EU leaders will meet Hungarian Prime Minister Viktor Orbán at a crucial summit in a bid to override his veto of a 50 billion euro financial bailout for Ukraine, RTE reports.

Last December, Orbán obstructed a deal to keep the funds flowing to Kyiv, drawing the ire of his 26 bloc colleagues.

EU officials are trying to find a compromise with Hungary to get agreement on a four-year package for Ukraine as part of a wider review of the bloc’s budget. Political analysts suggest the Hungarian leader is using the possibility of his influence over Ukraine’s finances as leverage to pressure the EU to release billions of euros of frozen EU funds to Budapest.

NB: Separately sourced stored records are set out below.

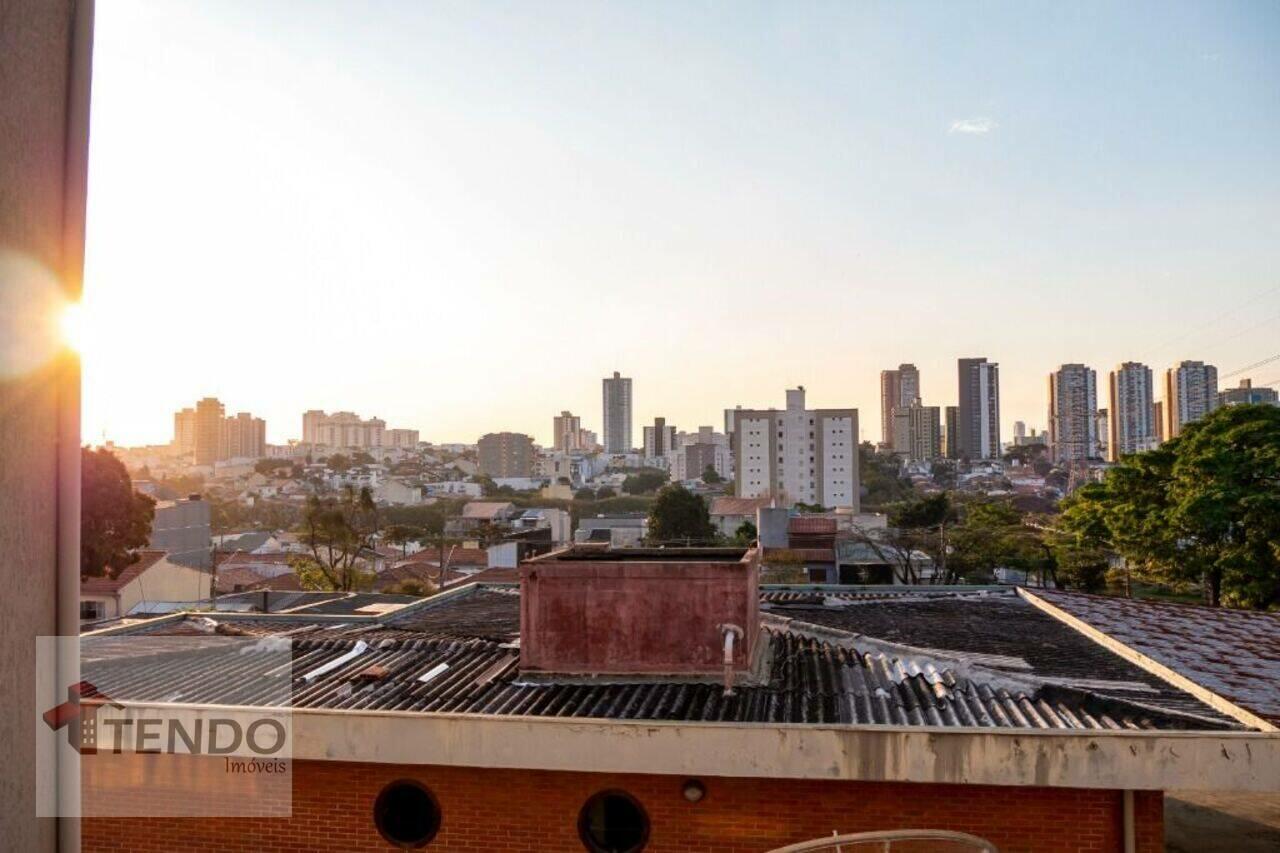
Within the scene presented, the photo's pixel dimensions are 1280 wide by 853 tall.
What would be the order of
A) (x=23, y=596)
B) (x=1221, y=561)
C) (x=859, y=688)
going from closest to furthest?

EU leaders have pledged to unite the 26-nation group to continue to bail out the Ukrainian government and allow it to continue paying salaries and providing services if they fail to persuade Orbán from his opposition, according to RTE.

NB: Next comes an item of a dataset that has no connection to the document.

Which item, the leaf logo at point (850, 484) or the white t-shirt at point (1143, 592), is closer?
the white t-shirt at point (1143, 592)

However, given Kyiv’s possible budget deficit by spring and the uncertainty of continued support from the United States, this option would take longer to implement and would likely only cover aid for one year. Poland’s Prime Minister Donald Tusk said:

“One way or another, we will find some solution, with or without Orbán, to support Ukraine.”

European leaders will find it hard to sway their Hungarian counterpart to their side. Orbán struck a combative note upon arriving in Brussels last night, posting a picture of himself with the caption

“We Saddle Up!”

There are growing calls for other leaders to use EU Article 7 to strip Budapest of its voting rights. This would require the unanimity of all the other 26 leaders, and so far few are prepared to publicly push for such a “nuclear option”.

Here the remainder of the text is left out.